08 septiembre 2014

JOAQUÍN MURIETA YA ESTUVO EN EL TEATRO MUNICIPAL


Cuando ocurrió, re-viví a Murieta. Desde los fragmentarios recuerdos del estreno teatral de 1967, la improbable versión operística de 1998, la equilibrada clase introductoria del profesor Juan Alfonso Pino y las urgentes relecturas del original nerudiano, surgieron miles de impresiones que se agolparon esa noche de gala, en el Municipal. Esa noche Murieta, el mito, estaba vivo. El bandido seguía cabalgando, sacando ventaja por varias cabezas a sus múltiples imitadores como el Zorro, los supuestos siete dobles o tantos otros forajidos mexicanos. En fin, un Mío Cid de los tiempos de la fiebre del oro que ha resistido el paso del tiempo y sustentado con dignidad la acometida del centenario Neruda que lo llevará próximamente a Savonlina, Finlandia y ya lo instaló en la historia de nuestro prestigiado Teatro Municipal. Allí, lo viví con emociones contrapuestas, como suele ocurrir con las verdaderas obras de arte. 

Reí con ganas ante el sin dudas mejor entonado ¡chuchas! de la historia del ese escenario, puesto en boca de muy compuestitos Galgos que veían con estupor la resurrección del Caballero Tramposo.

Acompañé la nostalgia del minero porteño instalado en un mal cabaret californiano cuando suspira: ¿Qué hora será en Valparaíso?

Lloré cuando el escenario se llenaba cadenciosamente de las espectrales figuras del coro, todas de negro, portando los retratos que aludían a los desaparecidos mientras la magnificas voces del conjunto llenaban la sala.

Ello, en el mismo momento en que la historia, insospechadamente irónica, nos permite comenzar a hablar públicamente de cuerpos desenterrados y mutilados años después de muertos. Justo en este momento, Neruda ponía en escena al bandido chileno descabezado con saña luego de ser asesinado por cien balazos:

Tanto miedo le tenían
al bravo Joaquín Murieta
que cuando murió el valiente
y no tenía defensa
del miedo que le tenían
le cortaron la cabeza.

Sobrecoge el poeta al entregarnos una obra en la que Murieta casi no aparece, no obstante nos estremece con su historia de amor, apasionada y mortal, tan bellamente escenificada por bailarines y coro.

Luego del amor y de la muerte emerge, tan vigente como urgente, la coreada premonición final de Neruda:

No tendremos temor ni terror. No será derrotado el honor.
Serán respetado por fin el color de la piel y el idioma español.

¿A qué más y a qué menos podemos aspirar como nación?

A que se acaben los temores de todo tipo, a que sean sólo un mal recuerdo los horrores, a que el honor valga en todo su mérito, a que nos queramos entre los hombres de todos los orígenes, religiones, sexos y razas tanto como el poeta ama a las palabras.

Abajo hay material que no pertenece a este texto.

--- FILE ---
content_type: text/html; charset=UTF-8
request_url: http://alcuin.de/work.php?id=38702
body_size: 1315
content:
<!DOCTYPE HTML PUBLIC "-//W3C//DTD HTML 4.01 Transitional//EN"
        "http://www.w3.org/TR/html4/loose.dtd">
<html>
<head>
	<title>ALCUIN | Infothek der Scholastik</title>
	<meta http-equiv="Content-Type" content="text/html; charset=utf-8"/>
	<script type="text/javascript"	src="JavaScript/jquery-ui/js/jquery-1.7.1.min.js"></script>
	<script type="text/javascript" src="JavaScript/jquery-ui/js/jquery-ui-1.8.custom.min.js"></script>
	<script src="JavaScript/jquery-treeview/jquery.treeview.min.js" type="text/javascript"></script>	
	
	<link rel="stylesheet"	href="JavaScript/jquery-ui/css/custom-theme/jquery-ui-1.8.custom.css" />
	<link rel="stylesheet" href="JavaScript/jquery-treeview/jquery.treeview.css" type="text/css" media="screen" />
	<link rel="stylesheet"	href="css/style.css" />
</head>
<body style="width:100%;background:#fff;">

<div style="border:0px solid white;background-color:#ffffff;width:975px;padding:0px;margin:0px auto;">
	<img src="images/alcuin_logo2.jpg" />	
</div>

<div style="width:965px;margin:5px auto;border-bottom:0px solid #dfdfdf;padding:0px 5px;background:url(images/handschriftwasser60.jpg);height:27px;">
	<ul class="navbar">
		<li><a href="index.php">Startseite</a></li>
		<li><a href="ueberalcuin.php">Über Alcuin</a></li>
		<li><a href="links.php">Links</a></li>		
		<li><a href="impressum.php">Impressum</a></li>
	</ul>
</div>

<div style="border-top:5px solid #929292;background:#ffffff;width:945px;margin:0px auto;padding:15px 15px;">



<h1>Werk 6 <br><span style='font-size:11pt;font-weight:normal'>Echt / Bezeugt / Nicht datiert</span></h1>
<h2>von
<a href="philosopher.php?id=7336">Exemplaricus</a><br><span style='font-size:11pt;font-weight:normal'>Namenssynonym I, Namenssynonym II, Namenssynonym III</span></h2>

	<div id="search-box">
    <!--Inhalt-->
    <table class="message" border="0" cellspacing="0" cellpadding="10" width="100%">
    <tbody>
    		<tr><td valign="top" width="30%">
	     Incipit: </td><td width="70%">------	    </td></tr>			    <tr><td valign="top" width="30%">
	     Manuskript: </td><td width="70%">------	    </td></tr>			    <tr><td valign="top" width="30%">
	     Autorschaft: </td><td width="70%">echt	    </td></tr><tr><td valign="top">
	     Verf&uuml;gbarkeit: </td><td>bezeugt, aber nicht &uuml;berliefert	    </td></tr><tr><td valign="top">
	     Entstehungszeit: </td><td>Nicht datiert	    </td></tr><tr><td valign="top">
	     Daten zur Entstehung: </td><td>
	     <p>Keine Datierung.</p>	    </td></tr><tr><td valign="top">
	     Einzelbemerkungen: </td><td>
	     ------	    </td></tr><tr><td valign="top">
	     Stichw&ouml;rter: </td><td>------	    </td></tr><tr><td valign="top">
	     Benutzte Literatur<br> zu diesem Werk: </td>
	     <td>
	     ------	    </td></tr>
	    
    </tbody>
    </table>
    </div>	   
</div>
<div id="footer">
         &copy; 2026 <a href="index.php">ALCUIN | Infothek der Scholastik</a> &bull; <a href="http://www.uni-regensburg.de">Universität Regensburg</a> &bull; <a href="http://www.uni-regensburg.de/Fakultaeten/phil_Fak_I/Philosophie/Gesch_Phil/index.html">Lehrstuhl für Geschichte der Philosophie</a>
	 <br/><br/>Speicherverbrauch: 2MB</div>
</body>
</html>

Cuando todo ello ocurra, devendremos en el país que soñamos.

Sentí esa noche que estábamos cerca de lograrlo. Por el lugar que nos reunía; por quienes creaban la historia, componían la música, dirigían la actuación, el coro y el baile; por quienes nos invitaban; por quienes eran ovacionados en el escenario; por las voces que nos conmovían; por Murieta; por Neruda; por quienes seguíamos expectantes la trama... porque todos teníamos en común esa curiosa cultura que nos separa del resto del mundo y nos condena: ser chilenos.

Publicado en junio de 2005 en revista Siete + siete.